[Raw data — start]

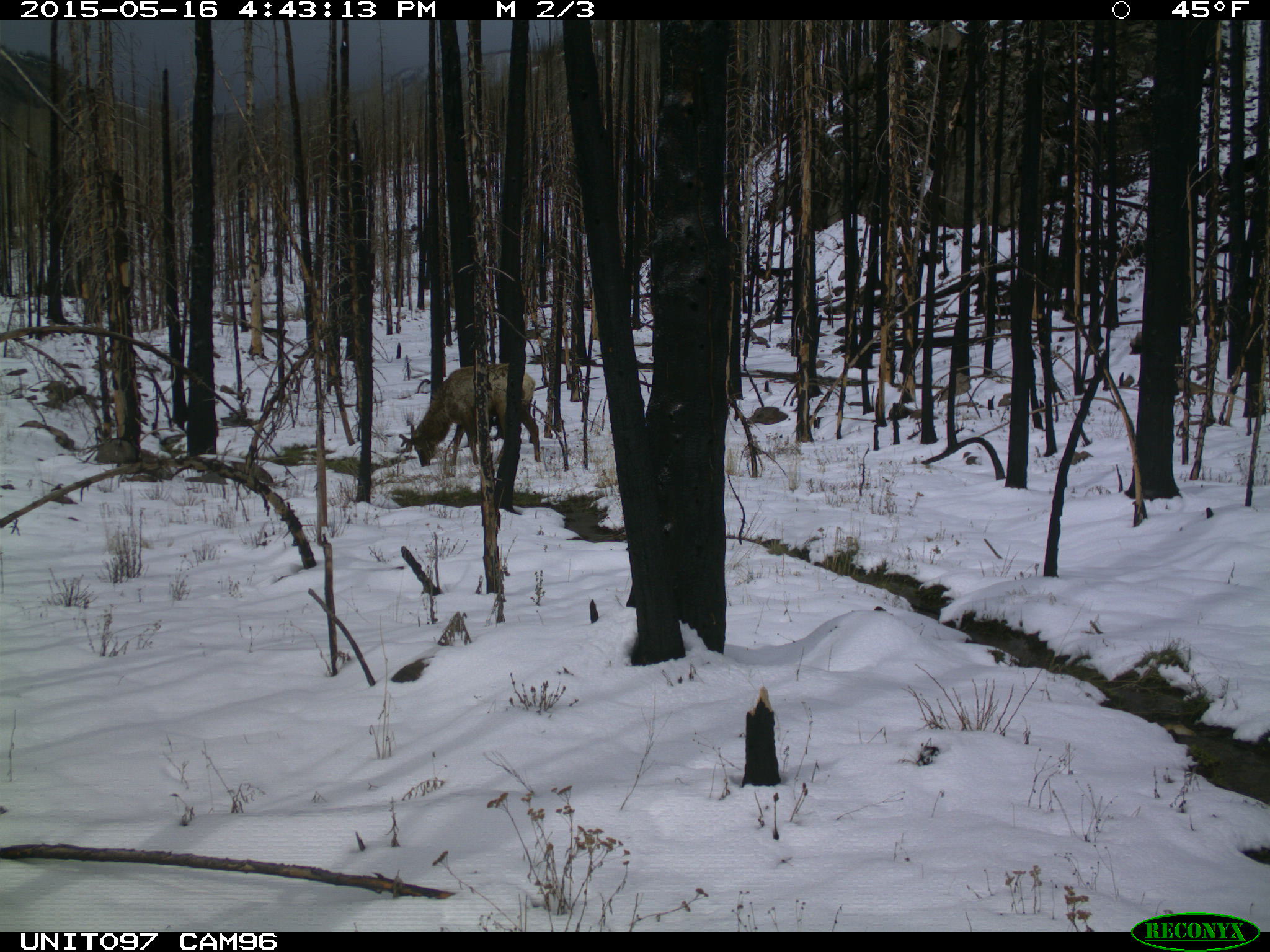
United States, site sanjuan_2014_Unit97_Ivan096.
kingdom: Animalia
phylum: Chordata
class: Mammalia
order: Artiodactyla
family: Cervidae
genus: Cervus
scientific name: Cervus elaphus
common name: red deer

[Raw data — finish]
[Raw data — start]

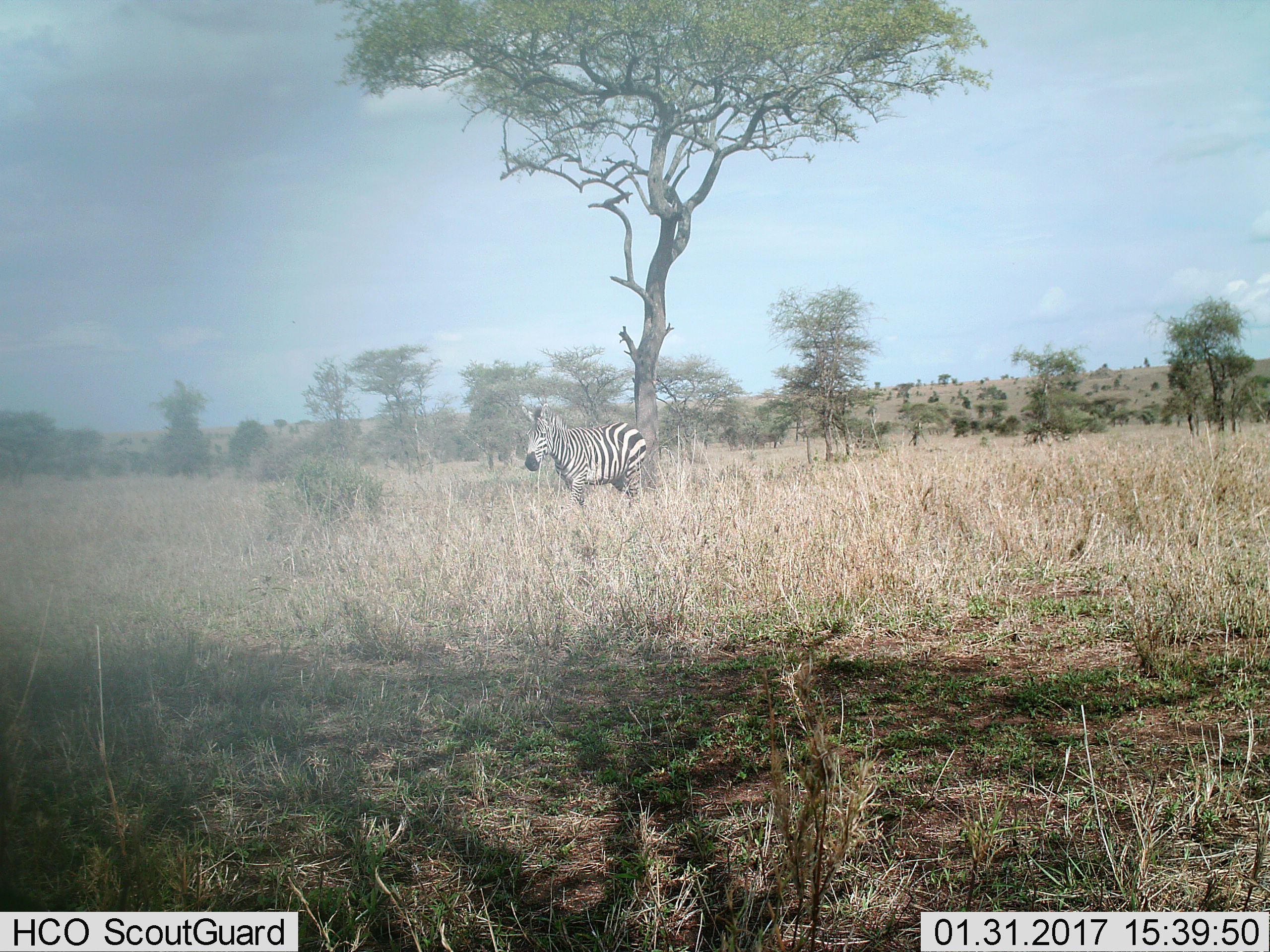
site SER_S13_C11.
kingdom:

[Raw data — finish]

The lines above from the one containing "kingdom: Animalia" through the one containing "common name: red deer" are to be set down exactly, and no others.

kingdom: Animalia
phylum: Chordata
class: Mammalia
order: Artiodactyla
family: Cervidae
genus: Cervus
scientific name: Cervus elaphus
common name: red deer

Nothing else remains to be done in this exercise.